June 24, 2019

Shinnosuke Seki (UEC Tokyo / ENS-Lyon)

RNA is a chain of ribonucleotides of four kinds (denoted respectively by
the letters A, C, G, U). While being synthesized sequentially from its
template DNA (transcription), it folds upon itself into intricate
higher-dimensional structures in such a way that the free energy is
minimized, that is, the more hydrogen bonds between ribonucletoides or
larger entropy a structure has, the more likely it is chosen, and
furthermore the minimization is done locally. This phenomenon is called
cotranscriptional folding (CF). It has turned out to play significant
roles in in-vivo computation throughout experiments and recently proven
even programmable artificially so as to self-assemble a specific RNA
rectangular tile structure in vitro. The next step is to program a
computation onto DNA in such a way that the computation can be called
by cotranscriptional folding. In this novel paradigm of computation,
what programmers could do is only twofold: designing a template DNA and
setting environmental parameters. Oritatami is an introductory “toy”
model to this paradigm of computation.
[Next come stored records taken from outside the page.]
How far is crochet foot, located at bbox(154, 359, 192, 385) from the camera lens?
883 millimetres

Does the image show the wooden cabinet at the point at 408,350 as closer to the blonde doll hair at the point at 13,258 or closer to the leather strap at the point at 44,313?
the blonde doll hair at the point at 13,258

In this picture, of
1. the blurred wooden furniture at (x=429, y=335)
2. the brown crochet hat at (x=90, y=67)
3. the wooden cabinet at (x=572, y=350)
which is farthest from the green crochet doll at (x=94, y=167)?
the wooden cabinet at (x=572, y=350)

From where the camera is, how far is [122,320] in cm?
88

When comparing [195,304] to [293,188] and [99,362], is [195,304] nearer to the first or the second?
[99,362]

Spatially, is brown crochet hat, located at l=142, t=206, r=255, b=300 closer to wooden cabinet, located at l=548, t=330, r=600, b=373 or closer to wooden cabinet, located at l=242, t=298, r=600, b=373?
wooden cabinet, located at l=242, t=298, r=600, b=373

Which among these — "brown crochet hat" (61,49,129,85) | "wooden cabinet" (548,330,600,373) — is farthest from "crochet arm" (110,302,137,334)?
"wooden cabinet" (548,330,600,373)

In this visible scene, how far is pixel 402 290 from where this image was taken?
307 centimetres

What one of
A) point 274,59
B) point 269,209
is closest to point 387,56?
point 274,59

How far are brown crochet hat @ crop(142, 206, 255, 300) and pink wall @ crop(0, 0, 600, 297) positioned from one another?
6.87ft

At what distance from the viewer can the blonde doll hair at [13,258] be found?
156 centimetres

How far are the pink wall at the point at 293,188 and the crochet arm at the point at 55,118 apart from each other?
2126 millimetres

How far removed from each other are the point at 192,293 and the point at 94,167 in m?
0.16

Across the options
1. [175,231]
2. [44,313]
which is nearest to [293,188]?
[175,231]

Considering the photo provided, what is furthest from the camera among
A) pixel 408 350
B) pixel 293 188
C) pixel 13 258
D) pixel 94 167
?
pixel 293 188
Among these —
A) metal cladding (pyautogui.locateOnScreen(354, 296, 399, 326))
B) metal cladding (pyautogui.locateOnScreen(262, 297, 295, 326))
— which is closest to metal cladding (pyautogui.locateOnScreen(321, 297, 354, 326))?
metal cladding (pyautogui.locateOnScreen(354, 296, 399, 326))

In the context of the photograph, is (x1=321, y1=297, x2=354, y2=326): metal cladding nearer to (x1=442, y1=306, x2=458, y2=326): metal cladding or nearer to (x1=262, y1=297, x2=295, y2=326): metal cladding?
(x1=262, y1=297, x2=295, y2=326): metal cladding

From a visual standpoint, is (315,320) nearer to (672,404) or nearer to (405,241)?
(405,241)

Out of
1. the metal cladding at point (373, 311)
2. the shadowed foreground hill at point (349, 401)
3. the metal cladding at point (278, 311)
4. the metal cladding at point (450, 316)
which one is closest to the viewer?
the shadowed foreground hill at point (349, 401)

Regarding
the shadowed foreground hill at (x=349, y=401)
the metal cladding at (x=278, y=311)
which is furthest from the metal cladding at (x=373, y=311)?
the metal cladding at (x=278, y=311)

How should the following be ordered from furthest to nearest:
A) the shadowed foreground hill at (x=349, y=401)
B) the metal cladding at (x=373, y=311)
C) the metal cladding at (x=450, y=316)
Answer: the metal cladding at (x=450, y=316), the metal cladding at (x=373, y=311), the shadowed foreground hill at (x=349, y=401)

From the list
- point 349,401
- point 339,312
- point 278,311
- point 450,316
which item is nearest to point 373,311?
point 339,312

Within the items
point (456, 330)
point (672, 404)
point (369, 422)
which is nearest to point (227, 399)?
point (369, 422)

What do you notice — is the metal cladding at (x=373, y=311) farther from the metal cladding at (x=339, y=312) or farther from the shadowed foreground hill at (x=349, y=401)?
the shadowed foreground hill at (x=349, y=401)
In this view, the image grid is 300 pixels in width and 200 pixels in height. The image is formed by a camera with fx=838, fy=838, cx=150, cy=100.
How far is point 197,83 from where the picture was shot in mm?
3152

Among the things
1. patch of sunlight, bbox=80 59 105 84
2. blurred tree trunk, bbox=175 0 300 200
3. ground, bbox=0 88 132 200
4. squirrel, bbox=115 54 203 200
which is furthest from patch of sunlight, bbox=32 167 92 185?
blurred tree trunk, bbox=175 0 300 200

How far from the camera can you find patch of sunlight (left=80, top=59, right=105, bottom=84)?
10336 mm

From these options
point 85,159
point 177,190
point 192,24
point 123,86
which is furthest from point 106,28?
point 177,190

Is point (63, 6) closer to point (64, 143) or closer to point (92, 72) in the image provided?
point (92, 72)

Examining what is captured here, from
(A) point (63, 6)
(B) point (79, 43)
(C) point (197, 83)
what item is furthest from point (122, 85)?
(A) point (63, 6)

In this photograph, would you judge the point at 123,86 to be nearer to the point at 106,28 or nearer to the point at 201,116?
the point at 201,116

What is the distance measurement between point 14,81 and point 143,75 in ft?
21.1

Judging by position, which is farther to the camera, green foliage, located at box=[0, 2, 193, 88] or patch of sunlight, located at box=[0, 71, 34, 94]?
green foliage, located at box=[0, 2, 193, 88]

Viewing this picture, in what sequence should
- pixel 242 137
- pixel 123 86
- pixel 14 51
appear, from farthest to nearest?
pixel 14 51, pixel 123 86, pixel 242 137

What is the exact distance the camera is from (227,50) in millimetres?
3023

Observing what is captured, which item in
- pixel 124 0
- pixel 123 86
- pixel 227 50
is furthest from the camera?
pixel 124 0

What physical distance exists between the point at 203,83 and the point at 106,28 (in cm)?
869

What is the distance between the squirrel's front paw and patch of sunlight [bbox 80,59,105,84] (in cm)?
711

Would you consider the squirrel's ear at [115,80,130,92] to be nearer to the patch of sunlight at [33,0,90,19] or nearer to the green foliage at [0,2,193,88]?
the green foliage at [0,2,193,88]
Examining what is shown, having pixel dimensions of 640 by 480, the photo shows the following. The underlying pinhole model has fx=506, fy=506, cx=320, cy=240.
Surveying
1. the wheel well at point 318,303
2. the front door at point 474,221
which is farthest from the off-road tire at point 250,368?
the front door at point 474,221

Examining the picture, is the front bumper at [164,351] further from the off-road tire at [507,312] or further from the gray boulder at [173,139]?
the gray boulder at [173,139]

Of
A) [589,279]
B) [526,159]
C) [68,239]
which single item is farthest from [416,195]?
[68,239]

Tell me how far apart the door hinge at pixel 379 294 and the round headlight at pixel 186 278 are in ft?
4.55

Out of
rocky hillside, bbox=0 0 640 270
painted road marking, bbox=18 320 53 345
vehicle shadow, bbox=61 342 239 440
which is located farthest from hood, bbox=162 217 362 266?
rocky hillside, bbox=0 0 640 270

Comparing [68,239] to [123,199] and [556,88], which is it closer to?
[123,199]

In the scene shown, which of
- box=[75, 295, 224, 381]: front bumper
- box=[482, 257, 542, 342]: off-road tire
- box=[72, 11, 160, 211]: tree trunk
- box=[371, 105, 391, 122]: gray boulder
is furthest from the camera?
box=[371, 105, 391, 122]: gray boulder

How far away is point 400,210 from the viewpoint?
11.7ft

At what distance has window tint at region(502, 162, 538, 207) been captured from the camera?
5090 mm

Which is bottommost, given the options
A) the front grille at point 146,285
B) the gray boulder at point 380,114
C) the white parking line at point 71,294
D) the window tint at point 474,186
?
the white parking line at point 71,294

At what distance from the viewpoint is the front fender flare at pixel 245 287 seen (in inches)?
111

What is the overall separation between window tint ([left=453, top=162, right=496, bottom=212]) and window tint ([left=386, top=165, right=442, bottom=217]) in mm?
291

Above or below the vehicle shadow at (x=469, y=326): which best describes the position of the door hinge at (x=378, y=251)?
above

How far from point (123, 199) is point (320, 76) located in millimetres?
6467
In this model, programmers are
also allowed to employ an arbitrarily large finite alphabet as well as
an arbitrarily complex rule set for binding over. We shall present known
architectures of computing in the oritatami model from a simple
half-adder to Turing machine along with several programming techniques
of use, with hope that they will inspire in-vivo architectures of
CF-driven self-assemblable computers, which could be even heritable.